The Philippine women's national football team.
AFC

MANILA, Philippines — Olivia McDaniel, Chandler McDaniel, Tara Shelton and Cam Rodriguez of the Philippine Women’s National Football Team said yesterday coach Alen Stajcic’s squad will work three times harder for the 2023 FIFA World Cup than the recent AFC Women’s Asian Cup where the booters made it to the semifinals.

In a collective commitment, they said it’s a dream come true to play on the sport’s biggest stage and vowed to compete proudly in making history as the first Philippine football team, male or female, to qualify for the 32-nation World Cup. At the moment, the team is on vacation mode after sacrificing four months to prepare for the India qualifiers. Then, it will regroup to begin training for the SEA Games in May. “Before we broke up, we agreed to be responsible and accountable with individual training so we’ll be ready when the time comes,” said the 20-year-old Shelton who played on the Philippine side that took fourth in the last SEA Games.

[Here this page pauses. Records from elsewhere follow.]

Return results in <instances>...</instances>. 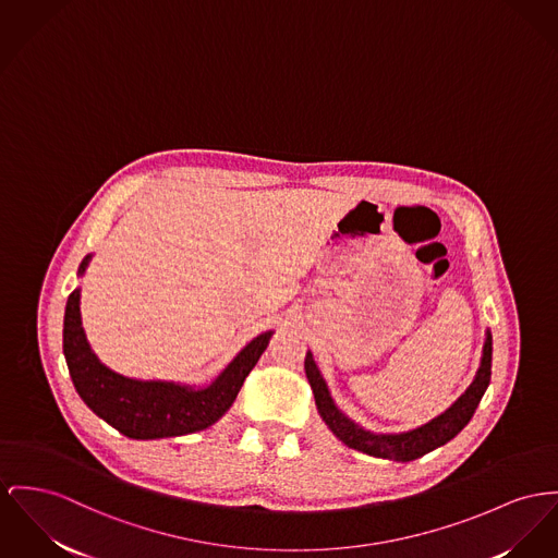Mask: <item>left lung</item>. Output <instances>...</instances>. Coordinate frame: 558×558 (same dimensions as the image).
Segmentation results:
<instances>
[{"mask_svg": "<svg viewBox=\"0 0 558 558\" xmlns=\"http://www.w3.org/2000/svg\"><path fill=\"white\" fill-rule=\"evenodd\" d=\"M490 360H493V336L486 330L483 360H481V368L476 372L474 383L440 416L432 418L429 423H425L416 429L404 432V434H374L371 429H364L362 425L351 421L347 414H342V410L336 407L335 400L330 396V389H328L322 372L317 368L311 351L304 357V371H306V378L311 383L317 410L340 442H344L349 448H355L360 452L372 454V457L391 459V461H412V459H418V457L432 452L438 446L446 445L470 423V418L474 416V412L483 400L484 391L490 383Z\"/></svg>", "mask_w": 558, "mask_h": 558, "instance_id": "obj_1", "label": "left lung"}]
</instances>
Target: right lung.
I'll use <instances>...</instances> for the list:
<instances>
[{"instance_id": "obj_1", "label": "right lung", "mask_w": 558, "mask_h": 558, "mask_svg": "<svg viewBox=\"0 0 558 558\" xmlns=\"http://www.w3.org/2000/svg\"><path fill=\"white\" fill-rule=\"evenodd\" d=\"M90 254L82 260L84 275ZM272 332L256 336L207 387L171 380H137L110 371L93 353L80 317V288L68 298L63 322V353L84 404L133 440L186 436L207 429L232 407L247 374L258 364Z\"/></svg>"}]
</instances>
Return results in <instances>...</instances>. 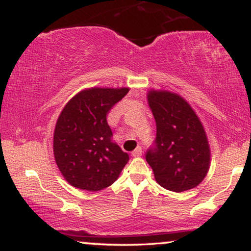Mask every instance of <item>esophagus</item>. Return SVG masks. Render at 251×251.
I'll return each mask as SVG.
<instances>
[{
  "instance_id": "obj_1",
  "label": "esophagus",
  "mask_w": 251,
  "mask_h": 251,
  "mask_svg": "<svg viewBox=\"0 0 251 251\" xmlns=\"http://www.w3.org/2000/svg\"><path fill=\"white\" fill-rule=\"evenodd\" d=\"M143 154V151H142V147H137V149L133 151V152L131 153V155L132 156H135V157H138V156H140Z\"/></svg>"
}]
</instances>
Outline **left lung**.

The team is slated to compete in the SEA Games, ASEAN Championships and Asian Games this year with the mindset of playing at a higher level than the Asian Cup. Rodriguez said making it to the World Cup is both a culmination and beginning in her football story that started when she claimed MVP honors in the 2009 and 2010 Palarong Pambansa. “It’s like going full circle,” she said. “This is what I’ve been dreaming of, working hard for, since growing up in football through the Palaro, RIFA and UAAP.”

Meeting up with football legends on the field at the World Cup is on their wish list. Rodriguez said her idols are Japan’s Mana Iwabuchi and Spain’s Alexia Putellas while Shelton named the Netherlands’ Vivianne Miedema. The McDaniel sisters had different choices with Olivia picking South Korea’s Ji So Yun and Chandler, Scotland’s Erin Cuthbert. “I didn’t get tested by Ji in our game against South Korea because she was pulled out early but she scored an incredible goal against Australia,” said Olivia, nicknamed the Pink Panther.

The McDaniel sisters grew up playing football, coached by their father Clint. “I was six and Olivia was seven when we started playing together on the same team,” said Chandler who scored the only goal in the Philippines’ 1-0 win over Thailand in the Asian Cup. “Liv and I played on the same high school team then we went to different colleges before getting together again at the University of Minnesota at Milwaukee. What I like about Liv is how far she kicks the crap out of the ball and what I don’t like is if I have to get it. Against Chinese-Taipei in the penalty shootout, no doubt, I knew Liv would save our butts.”

In the shootout, Chinese-Taipei could’ve gone up 4-2 but the crucial penalty hit the post and bounced out. “That was Jesus out there,” said Olivia. “At the start of the shootout, I was a little off center but I focused, told myself I’m gonna get one, I couldn’t let the team down so I saved one then I forgot it was my turn to do the penalty kick which I converted. I came back to save another one. I knew we were going to win it, no matter what.”